Pressure on the stomach combined with a weakened diaphragm (from age or genetics) can cause a hiatal hernia as well as amplified strain from chronic coughing, vomiting, or lifting heavy objects. Most people who develop a hiatal hernia are over the age of 50 and/or obese.
While affecting some adults, umbilical hernias are most common in infants and result in a protrusion in or near a baby’s navel (typical less than 6 months old). Weak abdominal muscles may not be able to hold in an infant’s intestines so it bulges through the umbilical opening.

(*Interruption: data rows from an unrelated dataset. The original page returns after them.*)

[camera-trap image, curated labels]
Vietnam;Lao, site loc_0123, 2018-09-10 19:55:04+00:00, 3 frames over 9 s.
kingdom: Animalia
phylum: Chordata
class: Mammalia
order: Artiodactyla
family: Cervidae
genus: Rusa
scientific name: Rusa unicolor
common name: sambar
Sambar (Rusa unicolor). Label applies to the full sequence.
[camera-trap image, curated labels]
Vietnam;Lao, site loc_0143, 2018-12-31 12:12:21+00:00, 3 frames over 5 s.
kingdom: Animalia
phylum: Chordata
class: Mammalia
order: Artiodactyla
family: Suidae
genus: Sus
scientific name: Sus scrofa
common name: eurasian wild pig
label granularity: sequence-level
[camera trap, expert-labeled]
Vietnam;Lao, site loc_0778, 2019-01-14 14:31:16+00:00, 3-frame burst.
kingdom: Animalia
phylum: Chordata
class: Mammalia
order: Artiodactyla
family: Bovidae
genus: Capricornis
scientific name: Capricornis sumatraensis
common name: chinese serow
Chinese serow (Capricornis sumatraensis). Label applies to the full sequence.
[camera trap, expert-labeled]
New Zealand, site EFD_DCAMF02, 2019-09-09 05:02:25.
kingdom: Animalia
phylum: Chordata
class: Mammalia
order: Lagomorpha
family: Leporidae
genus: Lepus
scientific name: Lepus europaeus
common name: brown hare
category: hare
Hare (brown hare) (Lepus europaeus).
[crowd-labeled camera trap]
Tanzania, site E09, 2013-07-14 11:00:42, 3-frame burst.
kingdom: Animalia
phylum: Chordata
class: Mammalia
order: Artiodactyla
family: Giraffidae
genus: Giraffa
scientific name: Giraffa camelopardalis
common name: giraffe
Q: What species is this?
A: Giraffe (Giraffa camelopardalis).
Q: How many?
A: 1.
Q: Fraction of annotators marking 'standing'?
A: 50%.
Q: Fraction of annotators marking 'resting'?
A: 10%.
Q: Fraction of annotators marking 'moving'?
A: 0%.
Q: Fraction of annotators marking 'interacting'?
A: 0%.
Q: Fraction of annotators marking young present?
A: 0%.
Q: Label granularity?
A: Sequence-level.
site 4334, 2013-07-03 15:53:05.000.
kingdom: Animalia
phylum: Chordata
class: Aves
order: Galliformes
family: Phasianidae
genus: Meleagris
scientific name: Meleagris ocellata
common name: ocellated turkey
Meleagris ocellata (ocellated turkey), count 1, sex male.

Most often an umbilical hernia will disappear with time, even over a couple years. If it doesn’t, doctors may recommend a simple surgical procedure to correct it.
The soft swelling of this type of hernia will appear most visible when a baby strains, coughs, laughs, or cries, but might disappear from view when they lie down flat without moving. Usually painless and not dangerous, umbilical hernias can occasional cause abdominal discomfort for adults, or if causing complications in an infant result in pain, more swelling, vomiting, and discoloration of the lump.
The site of a surgical wound on the abdomen may be a prime spot for what is known as an incisional hernia – where the intestines pokes through this weakened tissue and creates a bulge under the skin. Surgical procedures from large intestinal exploratory operations to smaller routine appendectomies can incur an incisional hernia, especially when healing of the incision site is decreased by bleeding, infection, or weakened tissues or when added strain from chronic cough or pregnancy, for example, is placed on the abdomen.
Surgery to address an incisional hernia is often recommended to also aid the original surgical wound in healing. Surgeons may place a prosthetic mesh around the wound to help reinforce the abdominal wall, or laparoscopically insert mesh into the sides of the hernia without reopening original incision points. This can potentially increase success rates and prevent further infection.